Globalisation
Globalisation is a process where businesses
are dealt in markets around the world, apart from the local and national
markets. According to business terminologies, globalisation is defined as ‘the
worldwide trend of businesses expanding beyond their domestic boundaries’. It
is advantageous for the economy of countries because it promotes prosperity in
the countries that embrace globalisation. In this section, we will understand
globalisation, its benefits and challenges.
Most of us assume that international and
global business are the same and that any company that deals with another
country for its business is an international or global company. In fact, there
is a considerable difference between the two terms.

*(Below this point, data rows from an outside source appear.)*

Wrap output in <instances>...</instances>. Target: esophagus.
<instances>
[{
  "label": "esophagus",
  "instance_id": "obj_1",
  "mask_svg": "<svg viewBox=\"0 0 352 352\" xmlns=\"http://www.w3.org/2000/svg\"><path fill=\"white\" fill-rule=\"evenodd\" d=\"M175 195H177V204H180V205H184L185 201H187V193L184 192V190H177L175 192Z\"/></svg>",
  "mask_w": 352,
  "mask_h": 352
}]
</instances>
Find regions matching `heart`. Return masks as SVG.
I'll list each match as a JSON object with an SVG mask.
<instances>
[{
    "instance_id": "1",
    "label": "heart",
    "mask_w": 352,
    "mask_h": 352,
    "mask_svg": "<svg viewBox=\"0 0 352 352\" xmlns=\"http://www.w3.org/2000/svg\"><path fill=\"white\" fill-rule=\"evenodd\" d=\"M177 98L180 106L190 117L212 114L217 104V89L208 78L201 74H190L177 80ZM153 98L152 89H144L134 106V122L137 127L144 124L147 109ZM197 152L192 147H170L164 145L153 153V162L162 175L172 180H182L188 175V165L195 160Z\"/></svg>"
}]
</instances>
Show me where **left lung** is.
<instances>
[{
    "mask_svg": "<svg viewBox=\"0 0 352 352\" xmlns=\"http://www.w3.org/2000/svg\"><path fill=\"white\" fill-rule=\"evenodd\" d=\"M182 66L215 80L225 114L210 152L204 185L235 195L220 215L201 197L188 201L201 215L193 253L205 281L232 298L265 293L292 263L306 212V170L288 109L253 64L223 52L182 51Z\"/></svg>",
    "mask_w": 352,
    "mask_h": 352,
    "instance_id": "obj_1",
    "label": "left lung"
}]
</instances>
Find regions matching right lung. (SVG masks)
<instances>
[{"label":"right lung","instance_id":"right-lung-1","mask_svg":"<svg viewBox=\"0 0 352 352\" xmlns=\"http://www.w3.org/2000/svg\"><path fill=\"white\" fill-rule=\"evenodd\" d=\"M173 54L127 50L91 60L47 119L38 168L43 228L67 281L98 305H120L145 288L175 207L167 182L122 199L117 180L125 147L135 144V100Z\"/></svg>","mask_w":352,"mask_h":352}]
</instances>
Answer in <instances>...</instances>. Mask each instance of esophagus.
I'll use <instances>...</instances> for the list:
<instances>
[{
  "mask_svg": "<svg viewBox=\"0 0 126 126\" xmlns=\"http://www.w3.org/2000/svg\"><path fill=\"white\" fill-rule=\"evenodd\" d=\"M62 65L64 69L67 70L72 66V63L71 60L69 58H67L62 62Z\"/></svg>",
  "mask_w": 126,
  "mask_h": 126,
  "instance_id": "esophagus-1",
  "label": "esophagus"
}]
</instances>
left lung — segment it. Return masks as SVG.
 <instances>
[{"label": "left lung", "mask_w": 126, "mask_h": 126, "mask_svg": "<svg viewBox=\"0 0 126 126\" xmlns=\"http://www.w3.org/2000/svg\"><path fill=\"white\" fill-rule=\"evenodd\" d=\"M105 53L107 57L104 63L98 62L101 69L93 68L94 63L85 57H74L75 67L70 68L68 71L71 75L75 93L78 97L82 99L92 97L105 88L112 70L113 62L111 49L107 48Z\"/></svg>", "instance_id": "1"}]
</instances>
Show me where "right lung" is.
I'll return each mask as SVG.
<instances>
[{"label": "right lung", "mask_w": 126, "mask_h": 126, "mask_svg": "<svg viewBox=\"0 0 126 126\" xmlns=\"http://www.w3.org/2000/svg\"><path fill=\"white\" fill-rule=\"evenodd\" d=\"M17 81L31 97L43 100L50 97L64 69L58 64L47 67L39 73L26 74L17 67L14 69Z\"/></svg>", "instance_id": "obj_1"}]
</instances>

International companies – Companies that
deal with foreign companies for their business are considered as international
companies. They can be exporters or importers who may not have any investments
in any other country, apart from their home country.
Global companies – Companies,
which invest in other countries for business and also operate from other
countries, are considered as global companies. They have multiple manufacturing
plants across the globe, catering to multiple markets.
The transformation of a company from domestic
to international is by entering just one market or a few selected foreign
markets as an exporter or importer. Competing on a truly global scale comes
later, after the company has established operations in several countries across
continents and is racing against rivals for global market leadership. Thus,
there is a meaningful distinction between a company that operates in few
selected foreign countries and a company that operates and markets its products
across several countries and continents with manufacturing capabilities in
several of these countries.
Companies can also be differentiated by the
kind of competitive strategy they adopt while dealing internationally.
Multinational strategy and global competitive strategy are the two types of
competitive strategy.
· Multinational strategy –
Companies adopt this strategy when each country’s market needs to be treated as
self contained. It can be for the following reasons:
° Customers from different countries have
different preferences and expectations about a product or a service.
° Competition in each national market is
essentially independent of competition in other national markets, and the set
of competitors also differ from country to country.
° A company’s reputation, customer base, and
competitive position in one nation have little or no bearing on its ability to
successfully compete in another nation.
Some of the industry examples for
multinational competition include beer, life insurance, and food products.